Collected data
--- START ---
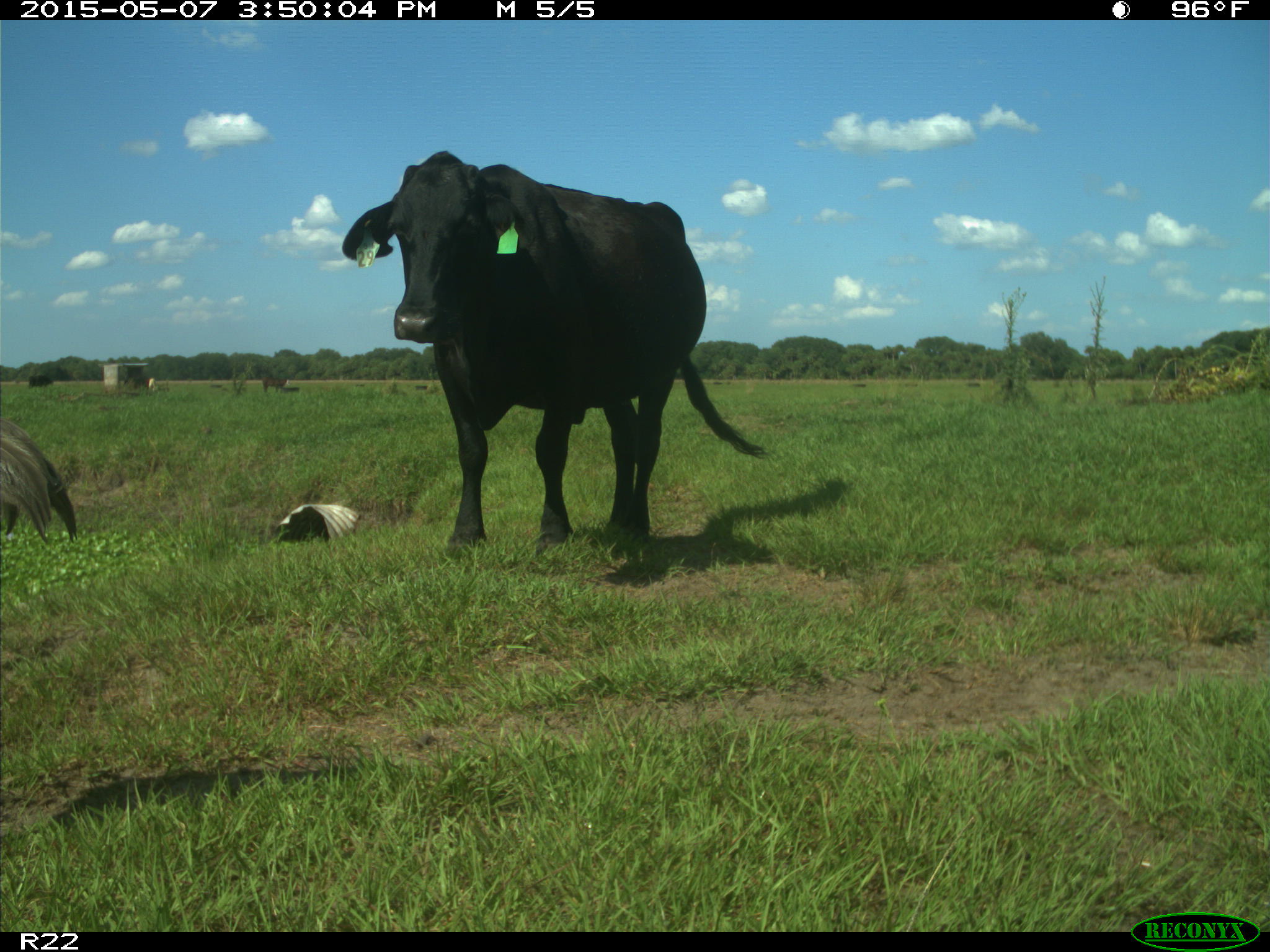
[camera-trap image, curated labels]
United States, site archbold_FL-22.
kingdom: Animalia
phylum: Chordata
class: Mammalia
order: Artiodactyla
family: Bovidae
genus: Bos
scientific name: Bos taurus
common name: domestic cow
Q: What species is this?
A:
--- END ---
Transcribe every entry exactly. Leave out the pictures.

[camera-trap image, curated labels]
United States, site archbold_FL-22.
kingdom: Animalia
phylum: Chordata
class: Mammalia
order: Artiodactyla
family: Bovidae
genus: Bos
scientific name: Bos taurus
common name: domestic cow
Q: What species is this?
A:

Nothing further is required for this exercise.